I have an app I was working on to learn more about wxPython( I have been primarily been a scripter ). I forgot about it now I am opening it back up. It's a screen scraper, and I have it working almost the way I want it, going to build a regex parser to strip out the links in every scrape that I don't need. The questions I have are this. In it current state, if I check more than one site, it goes out and scrapes, and returns it in separate windows, the for:each section in the Clicked function. I want to put them in a frame, in the window, altogether. I also want to know if I can take the list they are read into and send it to a checklist, so someone could check off separate items, I want to build a save function and keep certain ones. In regards to a save function, I want to keep saved checks, are there calls to the widgets to save their states? I know it's a lot, but thanks for the help.
EDIT (forgot code)
import wx
import urllib2
from BeautifulSoup import BeautifulSoup
from BeautifulSoup import Tag
import re
from pyparsing import makeHTMLTags, originalTextFor, SkipTo, Combine
import wx
import wx.html
global P
siteDict = {0:'http://www.reddit.com', 1:'http://www.boston.com', 2:'http://www.stumbleupon.com', 3:'news.google.com'}
class citPanel(wx.Panel):
def __init__(self, parent, id):
wx.Panel.__init__(self, parent, id)
allSites = ['Reddit', 'Boston.com', 'StumbleUpon', 'Google News']

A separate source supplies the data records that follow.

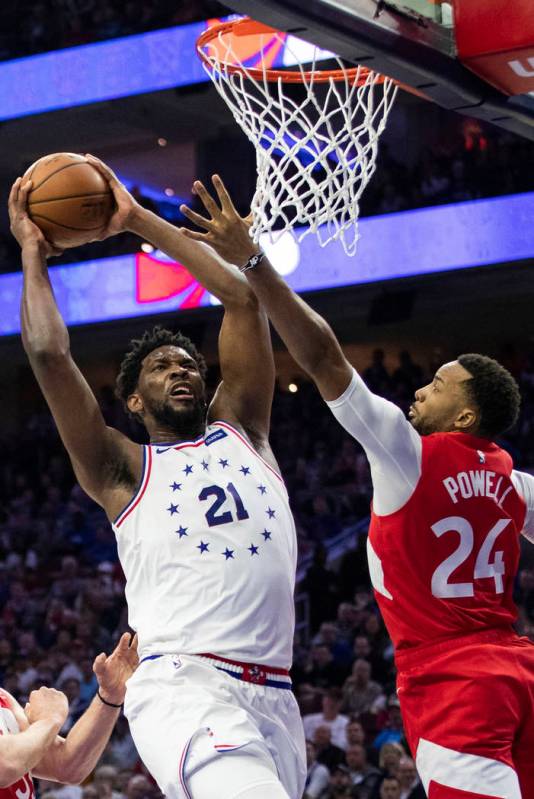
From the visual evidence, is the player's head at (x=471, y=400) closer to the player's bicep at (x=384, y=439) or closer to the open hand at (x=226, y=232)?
the player's bicep at (x=384, y=439)

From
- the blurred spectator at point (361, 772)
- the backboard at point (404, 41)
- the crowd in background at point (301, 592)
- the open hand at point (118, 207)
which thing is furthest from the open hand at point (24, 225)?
the blurred spectator at point (361, 772)

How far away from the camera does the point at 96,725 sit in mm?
4023

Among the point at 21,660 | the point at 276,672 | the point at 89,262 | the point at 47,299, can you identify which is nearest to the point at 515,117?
the point at 47,299

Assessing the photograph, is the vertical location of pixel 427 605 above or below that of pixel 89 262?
below

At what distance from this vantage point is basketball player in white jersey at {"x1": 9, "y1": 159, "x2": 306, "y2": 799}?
321 cm

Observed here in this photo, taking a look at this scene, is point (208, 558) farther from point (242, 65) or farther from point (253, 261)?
point (242, 65)

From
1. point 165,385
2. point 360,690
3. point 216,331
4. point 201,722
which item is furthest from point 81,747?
point 216,331

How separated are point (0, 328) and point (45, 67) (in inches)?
135

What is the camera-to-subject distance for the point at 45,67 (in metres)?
15.4

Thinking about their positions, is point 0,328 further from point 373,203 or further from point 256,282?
point 256,282

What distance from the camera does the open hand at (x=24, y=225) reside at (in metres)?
3.75

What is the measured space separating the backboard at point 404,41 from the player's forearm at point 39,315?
3.29ft

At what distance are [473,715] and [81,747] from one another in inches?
58.2

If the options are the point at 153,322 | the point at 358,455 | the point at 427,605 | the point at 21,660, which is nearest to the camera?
the point at 427,605
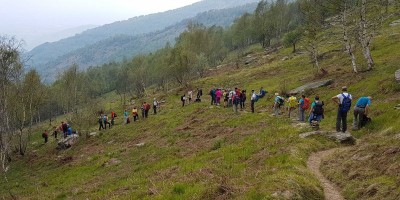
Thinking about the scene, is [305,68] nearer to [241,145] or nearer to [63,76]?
[241,145]

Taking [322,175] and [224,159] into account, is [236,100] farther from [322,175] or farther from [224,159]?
[322,175]

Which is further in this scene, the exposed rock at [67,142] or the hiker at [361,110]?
the exposed rock at [67,142]

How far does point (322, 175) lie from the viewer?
53.6ft

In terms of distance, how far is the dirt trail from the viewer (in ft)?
45.4

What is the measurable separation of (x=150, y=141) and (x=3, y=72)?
1839cm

wx.StaticText(self, -1, "Choose the Sites you would like Charlie to Visit:", (45, 15))
self.sitList = wx.CheckListBox(self, 20, (60, 50), wx.DefaultSize, allSites)
class nextButton(wx.Button):
def __init__(self, parent, id, label, pos):
wx.Button.__init__(self, parent, id, label, pos)
class checkList(wx.Frame):
def __init__(self, parent, id, title):
wx.Frame.__init__(self, parent, id, title, size=(400, 300))
self.panel = citPanel(self, -1)
nextButton(self.panel, 30, 'Ok', (275, 50))
self.Bind(wx.EVT_BUTTON, self.Clicked)
self.Centre()
self.Show(True)
def Clicked(self, event):
checkedItems = [i for i in range(self.panel.sitList.GetCount()) if self.panel.sitList.IsChecked(i)]
print checkedItems
r = [siteDict[k] for k in checkedItems]
print r
for each in r:
pre = '<HTML><head><title>Page title</title></head>'
post = '</HTML>'
site = urllib2.urlopen(each)
html=site.read()
soup = BeautifulSoup(html)
tags = soup.findAll('a')
soup1 = BeautifulSoup(''.join(str(t) for t in tags))
for link in soup1.findAll('a'):
br= Tag(soup, 'p')
index= link.parent.contents.index(link)
link.parent.insert(index+1, br)
P = soup1.prettify()
print P
#for link2 in soup1.findAll('a'):
#p1= Tag(soup, '
frm = MyHtmlFrame(None, "Charlie", P)
frm.Show()
class MyHtmlFrame(wx.Frame):
def __init__(self, parent, title, page):
wx.Frame.__init__(self, parent, -1, title)
html = wx.html.HtmlWindow(self)
if "gtk2" in wx.PlatformInfo:
html.SetStandardFonts()
html.SetPage(page)
#app = wx.PySimpleApp()
#app.MainLoop()
#event.Skip()
#self.Destroy()
app = wx.App()
checkList(None, -1, 'Charlie')
app.MainLoop()